Back from a broken hand, Jay Hook leads Tulane in its opener

Junior guard Jay Hook struggled with his shot for long stretches of Tulane’s season opener against the New Jersey Institute of Technology.

He never got the hook, though, because he still was the most productive player on the floor as the Green Wave beat the Highlanders 75-64 on Friday night at Devlin Fieldhouse.

A few weeks after breaking his shooting hand in practice, Hook led the Green Wave with a career-high 24 points and grabbed a career-high 11 rebounds, doubling his previous best of four boards by the first media timeout of the second half. Almost strictly a standstill 3-point shooter in his first two years, he went to the foul line 10 times and kept leaping high to pull down rebounds.
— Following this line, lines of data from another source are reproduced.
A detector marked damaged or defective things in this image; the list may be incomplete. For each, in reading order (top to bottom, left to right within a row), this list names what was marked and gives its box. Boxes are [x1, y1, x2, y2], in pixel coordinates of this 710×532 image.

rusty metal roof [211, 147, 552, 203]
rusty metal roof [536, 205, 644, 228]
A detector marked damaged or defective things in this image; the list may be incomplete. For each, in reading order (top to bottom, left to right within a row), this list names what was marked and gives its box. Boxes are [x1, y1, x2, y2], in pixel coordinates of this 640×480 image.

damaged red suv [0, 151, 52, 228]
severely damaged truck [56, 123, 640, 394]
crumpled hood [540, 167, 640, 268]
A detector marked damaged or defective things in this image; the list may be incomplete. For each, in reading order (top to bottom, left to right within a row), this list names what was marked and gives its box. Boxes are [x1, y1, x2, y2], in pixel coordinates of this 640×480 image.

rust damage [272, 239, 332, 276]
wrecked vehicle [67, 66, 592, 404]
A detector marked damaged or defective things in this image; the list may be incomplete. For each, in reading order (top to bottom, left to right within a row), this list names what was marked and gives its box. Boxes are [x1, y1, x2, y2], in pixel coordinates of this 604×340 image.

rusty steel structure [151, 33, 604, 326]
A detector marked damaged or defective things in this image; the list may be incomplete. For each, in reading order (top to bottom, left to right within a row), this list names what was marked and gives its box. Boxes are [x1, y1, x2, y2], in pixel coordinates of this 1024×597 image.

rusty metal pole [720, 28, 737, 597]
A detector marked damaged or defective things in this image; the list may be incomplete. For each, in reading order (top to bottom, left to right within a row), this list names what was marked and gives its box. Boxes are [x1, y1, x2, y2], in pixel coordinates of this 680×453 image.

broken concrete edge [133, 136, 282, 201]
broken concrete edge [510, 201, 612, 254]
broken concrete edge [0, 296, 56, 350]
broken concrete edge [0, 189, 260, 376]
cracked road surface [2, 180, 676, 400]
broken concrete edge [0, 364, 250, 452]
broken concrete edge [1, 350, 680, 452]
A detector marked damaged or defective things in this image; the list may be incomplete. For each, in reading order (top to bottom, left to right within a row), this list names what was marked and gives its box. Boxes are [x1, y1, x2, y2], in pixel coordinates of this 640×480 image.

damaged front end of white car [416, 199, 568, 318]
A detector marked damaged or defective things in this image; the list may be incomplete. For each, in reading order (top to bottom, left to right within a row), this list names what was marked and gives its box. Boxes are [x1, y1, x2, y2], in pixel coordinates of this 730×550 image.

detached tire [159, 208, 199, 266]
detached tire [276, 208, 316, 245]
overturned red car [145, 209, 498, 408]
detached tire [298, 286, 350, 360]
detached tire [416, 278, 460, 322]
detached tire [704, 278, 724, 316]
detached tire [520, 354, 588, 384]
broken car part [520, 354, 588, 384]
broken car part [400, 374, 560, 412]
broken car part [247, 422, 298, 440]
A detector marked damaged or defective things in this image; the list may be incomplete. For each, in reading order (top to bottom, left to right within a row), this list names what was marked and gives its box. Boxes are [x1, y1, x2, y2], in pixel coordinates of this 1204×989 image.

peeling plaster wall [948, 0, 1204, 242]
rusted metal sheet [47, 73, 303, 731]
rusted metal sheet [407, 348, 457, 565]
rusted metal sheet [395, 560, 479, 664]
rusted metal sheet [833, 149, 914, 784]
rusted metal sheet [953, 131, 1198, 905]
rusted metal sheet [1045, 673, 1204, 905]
“A lot of thanks goes to my teammates,” Hook said. “They really helped me when I was struggling and told me to keep my head up. If this team needs me to rebound, I’ll rebound. The ability was always there, but you accept different roles each year. Whatever the team needs, I’ll do.”

His 5-of-14 shooting was an afterthought as he did almost everything else right for the Green Wave, which went 20-15 last season but was rocked at the end of the year by the transfer of leading scorer and rebounder Josh Davis to San Diego State and 2011-12 Conference USA Freshman of the Year Ricky Tarrant to Alabama.

“(Hook) is not looking over his shoulder anymore,” Tulane coach Ed Conroy said. “He knows he’s the guy. We don’t have the other guys potentially coming off the bench. Those are things we are preaching to him, and he had that resiliency tonight to live through some missed shots. He came up big for us down the stretch.”

Nearly bereft of experience after the departure of eight players, Tulane overcame that deficiency with athleticism and activity.

Leading 35-31 at the half, the Green Wave pulled away quickly. Freshman guard Jonathan Stark came up with a steal and layup on NJIT’s first possession to make the score 37-31. The next time down the court, Tulane’s Louis Dabney stole a pass that led to a dunk from Tre Drye. A little more than a minute later, Hook hit his first of four 3-pointers in the second half.

Just like that, the Green Wave led 42-31, and it extended the advantage to 48-33 on freshman Payton Henson’s smooth move in the lane.

“We definitely came out with a different mentality in the second half,” Hook said. “We were a little more focused on the defensive end, and it helped out our offense.”

NJIT never came closer than six points the rest of the way, cutting a 14-point deficit to 64-58 in the final three minutes. Drye responded with a layup to start a 6-0 run that finished off the Highlanders.

Drye had career highs with 14 points and 15 rebounds, getting a few key baskets off putbacks. Stark added 11 points and a team-high seven assists.

Henson and fellow freshman Cameron Reynolds contributed nine points apiece.

Tulane outrebounded NJIT, which did not have a starter taller than 6-foot-6, 46-31.

“I take pride in trying to be the meanest one out there and the toughest guy out there, which helps me get those rebounds,” Drye said. “It’s a must that I finish those plays.”

Damon Lynn paced NJIT, which lost four seniors, with 19 points, and Terrence Smith added 12. The Highlanders, who went 16-13 and won the Great West last year, are competing as an independent this season after the dissolution of that conference.

Tulane outrebounded NJIT 24-10 in the first half, making up for some poor shooting. The Green Wave led 35-31 at halftime despite hitting only 36.4 percent of its shots while the Highlanders connected on 52.0 percent.

The difference was shot attempts. Tulane grabbed 13 of its own misses and scored 15 second-chance points, with Drye soaring for a pair of offensive rebounds and sticking them back for layups, including the final basket of the half.

NJIT had two offensive boards and scored one point off them.

Trailing by four early, Tulane went ahead for good at 20-19 when Reynolds sank a wide open 3-pointer off a nice pass from Henson.

With seven scholarship freshmen on the roster, the Green Wave will need quick chemistry like that to exceed expectations. Conroy used only eight players and gave more than two minutes to only seven in an attempt to foster that togetherness with the guys on the court.

Conroy was happy with the free throw total — Tulane shot 30 to NJIT’s eight — and ball-handling. Although the Wave got sloppy late, finishing with nine turnovers, it had only three miscues midway through the second half.

“It’s gratifying to see those things that are the trademarks of our program — taking care of the basketball and sharing the basketball and winning the free throw battle,” Conroy said. “Our guys’ approach was right. There are just a lot of things we need to clean up as far as execution on the offense and defensive end, but our mindset in what we were trying to get done and playing as a team was there.”